The pulse sequences include 3D anatomical recordings for morphometric measurements, DTI for fiber tracking, and quantitative assessment of regional white matter integrity. The DTI analyses included computing the diffusion tensor and its derived FA index. FA values were computed for each subject in the left and right frontal lobes and temporal and occipital lobes: Figures 1 and 2 show where the regions of interest (ROIs) were placed.

Figure 1.

Fractional anisotropy (FA) with regions of interest (ROIs) displayed for one of our patients: (A) Right frontal lobe; (B) left frontal lobe; (C) right temporal lobe; (D) left temporal lobe; (E) right occipital lobe; and (F) left occipital lobe.

Figure 2.

An example of diffusion tensor imaging MRI in a patient with dementia.

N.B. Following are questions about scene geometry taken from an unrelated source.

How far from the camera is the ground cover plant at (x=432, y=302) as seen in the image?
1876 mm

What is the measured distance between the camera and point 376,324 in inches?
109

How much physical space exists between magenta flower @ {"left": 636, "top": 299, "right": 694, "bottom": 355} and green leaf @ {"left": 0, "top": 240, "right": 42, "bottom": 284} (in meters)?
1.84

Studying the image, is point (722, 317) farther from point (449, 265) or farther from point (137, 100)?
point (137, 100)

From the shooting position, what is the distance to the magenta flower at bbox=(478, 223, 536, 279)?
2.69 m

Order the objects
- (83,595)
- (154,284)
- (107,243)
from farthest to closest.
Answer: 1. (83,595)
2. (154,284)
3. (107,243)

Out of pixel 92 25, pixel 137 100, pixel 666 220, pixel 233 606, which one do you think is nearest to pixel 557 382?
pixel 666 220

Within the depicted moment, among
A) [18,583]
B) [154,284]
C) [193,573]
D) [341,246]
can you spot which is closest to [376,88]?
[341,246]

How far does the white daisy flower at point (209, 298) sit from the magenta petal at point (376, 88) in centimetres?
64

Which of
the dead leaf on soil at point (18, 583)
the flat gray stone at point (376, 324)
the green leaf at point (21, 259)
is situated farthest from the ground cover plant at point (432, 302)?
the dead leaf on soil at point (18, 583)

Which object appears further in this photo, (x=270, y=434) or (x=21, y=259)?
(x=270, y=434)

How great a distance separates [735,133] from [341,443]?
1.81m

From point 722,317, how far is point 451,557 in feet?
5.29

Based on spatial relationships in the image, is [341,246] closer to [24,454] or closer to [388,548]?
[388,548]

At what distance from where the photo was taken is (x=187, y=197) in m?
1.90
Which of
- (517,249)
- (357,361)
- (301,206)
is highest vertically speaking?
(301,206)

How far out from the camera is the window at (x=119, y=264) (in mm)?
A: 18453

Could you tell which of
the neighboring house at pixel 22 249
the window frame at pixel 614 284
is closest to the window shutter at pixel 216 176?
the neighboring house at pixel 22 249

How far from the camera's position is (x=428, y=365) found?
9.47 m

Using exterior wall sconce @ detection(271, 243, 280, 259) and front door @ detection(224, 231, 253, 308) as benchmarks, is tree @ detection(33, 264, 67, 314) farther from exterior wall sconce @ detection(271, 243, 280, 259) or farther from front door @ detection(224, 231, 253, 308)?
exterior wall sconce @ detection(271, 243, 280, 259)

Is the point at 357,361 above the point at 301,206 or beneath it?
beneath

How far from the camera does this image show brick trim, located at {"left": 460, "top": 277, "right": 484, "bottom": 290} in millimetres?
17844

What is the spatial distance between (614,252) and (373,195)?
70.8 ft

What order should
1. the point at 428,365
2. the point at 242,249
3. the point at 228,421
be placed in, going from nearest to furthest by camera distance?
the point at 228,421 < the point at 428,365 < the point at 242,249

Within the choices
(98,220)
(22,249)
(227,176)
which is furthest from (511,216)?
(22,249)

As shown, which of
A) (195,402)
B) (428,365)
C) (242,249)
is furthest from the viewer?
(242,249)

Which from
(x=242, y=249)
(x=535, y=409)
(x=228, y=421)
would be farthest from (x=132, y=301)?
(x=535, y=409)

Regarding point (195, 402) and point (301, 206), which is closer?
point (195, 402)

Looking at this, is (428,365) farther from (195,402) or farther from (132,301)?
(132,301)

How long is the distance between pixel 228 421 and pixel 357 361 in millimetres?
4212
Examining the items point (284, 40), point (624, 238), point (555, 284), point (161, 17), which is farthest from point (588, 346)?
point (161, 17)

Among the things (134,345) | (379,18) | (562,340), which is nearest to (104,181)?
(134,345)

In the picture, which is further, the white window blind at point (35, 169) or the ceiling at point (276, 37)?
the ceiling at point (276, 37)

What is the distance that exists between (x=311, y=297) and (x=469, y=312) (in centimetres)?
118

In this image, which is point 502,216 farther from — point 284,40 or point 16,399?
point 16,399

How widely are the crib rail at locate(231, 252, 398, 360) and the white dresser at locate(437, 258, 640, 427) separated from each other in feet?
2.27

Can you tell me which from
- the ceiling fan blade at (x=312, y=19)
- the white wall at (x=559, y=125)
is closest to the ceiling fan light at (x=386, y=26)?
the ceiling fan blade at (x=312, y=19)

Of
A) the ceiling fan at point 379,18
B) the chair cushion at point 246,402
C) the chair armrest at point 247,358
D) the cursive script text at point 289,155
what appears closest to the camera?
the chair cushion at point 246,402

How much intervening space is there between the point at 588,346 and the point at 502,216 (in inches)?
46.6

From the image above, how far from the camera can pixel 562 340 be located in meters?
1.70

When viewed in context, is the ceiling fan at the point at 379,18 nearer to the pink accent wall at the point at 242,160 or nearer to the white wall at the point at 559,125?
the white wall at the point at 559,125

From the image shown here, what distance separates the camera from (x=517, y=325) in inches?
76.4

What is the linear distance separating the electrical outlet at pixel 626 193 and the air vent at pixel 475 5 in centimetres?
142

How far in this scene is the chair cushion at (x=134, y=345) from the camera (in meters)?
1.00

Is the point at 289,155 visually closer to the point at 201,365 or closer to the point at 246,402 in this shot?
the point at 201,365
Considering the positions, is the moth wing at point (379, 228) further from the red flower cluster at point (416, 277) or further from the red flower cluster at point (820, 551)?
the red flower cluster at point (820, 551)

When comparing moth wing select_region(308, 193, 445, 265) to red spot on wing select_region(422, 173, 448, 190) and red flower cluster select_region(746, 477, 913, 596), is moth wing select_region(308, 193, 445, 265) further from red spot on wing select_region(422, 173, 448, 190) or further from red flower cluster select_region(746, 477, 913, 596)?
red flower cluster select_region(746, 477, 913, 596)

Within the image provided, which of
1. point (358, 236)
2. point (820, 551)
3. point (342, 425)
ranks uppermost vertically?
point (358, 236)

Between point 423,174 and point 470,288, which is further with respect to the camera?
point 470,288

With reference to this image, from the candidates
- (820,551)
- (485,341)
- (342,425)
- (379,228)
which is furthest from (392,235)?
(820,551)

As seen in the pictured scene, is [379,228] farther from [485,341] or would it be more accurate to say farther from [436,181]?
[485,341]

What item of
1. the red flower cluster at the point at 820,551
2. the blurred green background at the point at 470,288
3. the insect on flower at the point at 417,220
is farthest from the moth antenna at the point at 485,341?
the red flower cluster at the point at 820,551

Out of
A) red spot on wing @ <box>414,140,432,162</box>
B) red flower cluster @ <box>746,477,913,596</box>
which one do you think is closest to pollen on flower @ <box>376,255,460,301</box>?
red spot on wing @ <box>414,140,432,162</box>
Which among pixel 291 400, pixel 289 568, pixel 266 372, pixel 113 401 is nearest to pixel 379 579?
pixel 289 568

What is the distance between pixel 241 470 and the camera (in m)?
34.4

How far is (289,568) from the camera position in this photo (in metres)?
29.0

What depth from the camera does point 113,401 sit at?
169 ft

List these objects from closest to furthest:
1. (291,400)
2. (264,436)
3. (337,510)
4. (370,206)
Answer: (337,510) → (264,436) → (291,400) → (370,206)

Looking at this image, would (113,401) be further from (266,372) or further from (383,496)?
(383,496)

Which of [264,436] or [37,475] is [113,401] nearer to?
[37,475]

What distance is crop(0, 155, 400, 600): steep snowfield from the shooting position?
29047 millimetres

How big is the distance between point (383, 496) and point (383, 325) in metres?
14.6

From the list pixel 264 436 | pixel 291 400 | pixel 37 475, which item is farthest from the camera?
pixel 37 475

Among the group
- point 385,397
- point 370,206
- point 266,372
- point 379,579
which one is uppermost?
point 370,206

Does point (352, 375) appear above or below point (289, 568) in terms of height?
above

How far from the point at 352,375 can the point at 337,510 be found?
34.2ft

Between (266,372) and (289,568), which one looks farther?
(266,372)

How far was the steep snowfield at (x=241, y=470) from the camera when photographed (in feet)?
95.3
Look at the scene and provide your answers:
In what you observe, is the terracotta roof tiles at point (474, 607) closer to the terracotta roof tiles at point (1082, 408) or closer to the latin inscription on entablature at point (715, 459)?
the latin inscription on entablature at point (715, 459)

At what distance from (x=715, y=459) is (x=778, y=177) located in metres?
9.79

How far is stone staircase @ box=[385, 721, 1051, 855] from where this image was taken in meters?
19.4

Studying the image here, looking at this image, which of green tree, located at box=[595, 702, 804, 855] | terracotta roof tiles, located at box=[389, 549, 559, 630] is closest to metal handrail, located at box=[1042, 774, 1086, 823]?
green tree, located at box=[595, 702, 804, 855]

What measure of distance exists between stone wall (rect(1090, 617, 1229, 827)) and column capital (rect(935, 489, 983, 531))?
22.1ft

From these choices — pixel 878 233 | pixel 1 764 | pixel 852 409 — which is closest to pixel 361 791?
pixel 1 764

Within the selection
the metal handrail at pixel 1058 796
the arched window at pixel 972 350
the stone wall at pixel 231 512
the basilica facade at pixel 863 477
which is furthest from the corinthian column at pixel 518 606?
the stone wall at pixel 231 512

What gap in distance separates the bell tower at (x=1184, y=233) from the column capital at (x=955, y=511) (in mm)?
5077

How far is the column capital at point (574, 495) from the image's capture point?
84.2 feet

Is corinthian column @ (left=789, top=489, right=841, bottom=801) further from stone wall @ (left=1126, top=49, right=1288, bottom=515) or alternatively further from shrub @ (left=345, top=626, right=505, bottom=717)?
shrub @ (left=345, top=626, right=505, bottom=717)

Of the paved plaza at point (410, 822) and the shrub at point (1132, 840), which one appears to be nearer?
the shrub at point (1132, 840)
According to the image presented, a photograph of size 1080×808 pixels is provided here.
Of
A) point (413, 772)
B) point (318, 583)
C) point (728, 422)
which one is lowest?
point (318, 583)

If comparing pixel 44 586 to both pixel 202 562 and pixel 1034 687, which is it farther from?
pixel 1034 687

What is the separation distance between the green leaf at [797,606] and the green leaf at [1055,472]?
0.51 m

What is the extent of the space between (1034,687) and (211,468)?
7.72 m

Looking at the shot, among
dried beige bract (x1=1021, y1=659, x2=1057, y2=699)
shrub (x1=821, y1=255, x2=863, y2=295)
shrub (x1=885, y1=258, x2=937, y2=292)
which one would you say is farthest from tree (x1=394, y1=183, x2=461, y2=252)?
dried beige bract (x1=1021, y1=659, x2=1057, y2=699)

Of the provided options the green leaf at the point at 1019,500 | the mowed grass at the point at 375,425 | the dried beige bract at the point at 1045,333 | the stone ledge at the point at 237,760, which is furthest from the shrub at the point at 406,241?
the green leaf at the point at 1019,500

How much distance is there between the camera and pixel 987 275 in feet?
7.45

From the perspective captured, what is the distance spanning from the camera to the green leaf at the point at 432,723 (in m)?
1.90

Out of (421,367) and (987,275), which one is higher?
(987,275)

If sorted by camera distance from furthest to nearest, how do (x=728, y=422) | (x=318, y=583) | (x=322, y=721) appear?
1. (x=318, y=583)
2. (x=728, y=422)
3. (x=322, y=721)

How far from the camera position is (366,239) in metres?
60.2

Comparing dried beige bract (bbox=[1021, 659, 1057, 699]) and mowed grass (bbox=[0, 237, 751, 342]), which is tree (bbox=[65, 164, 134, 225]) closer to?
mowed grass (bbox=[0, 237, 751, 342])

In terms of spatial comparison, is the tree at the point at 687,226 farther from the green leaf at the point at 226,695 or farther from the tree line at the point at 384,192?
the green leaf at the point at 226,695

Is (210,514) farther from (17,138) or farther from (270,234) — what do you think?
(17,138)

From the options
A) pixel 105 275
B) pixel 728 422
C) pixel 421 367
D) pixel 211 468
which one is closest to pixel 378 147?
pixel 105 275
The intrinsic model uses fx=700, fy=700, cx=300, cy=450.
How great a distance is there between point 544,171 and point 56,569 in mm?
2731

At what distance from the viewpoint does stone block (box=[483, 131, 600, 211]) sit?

The readings and ROI placements were initially done by two observers independently (MN and JTG) and then as a consensus. Next, both experts computed the FA values over defined voxels within the agreed ROIs using the vendor’s post-processing tools. We performed statistical analysis on independent report of FA values. All clinical tests were correlated to the DTI results. We performed logistic regression analyses with lasso penalization, trained using 10-fold cross-validation, in order to analyze the results. The presence or absence of behavioral problems was used as a binary response variable, and the covariates were the FA values from the frontal, temporal, and occipital lobes averaged across hemispheres, together with the MMSE and CDT, to determine whether the two groups had appropriately matched levels of dementia. The lasso penalization will have the effect of shrinking small parameter values to exactly zero, providing parsimonious and interpretable maximum likelihood estimate values. The strength of the penalization was established using 10-fold cross-validation. The covariates were normalized to have zero mean and unit variance to enable direct interpretation of the scale of the β parameters of the regression model.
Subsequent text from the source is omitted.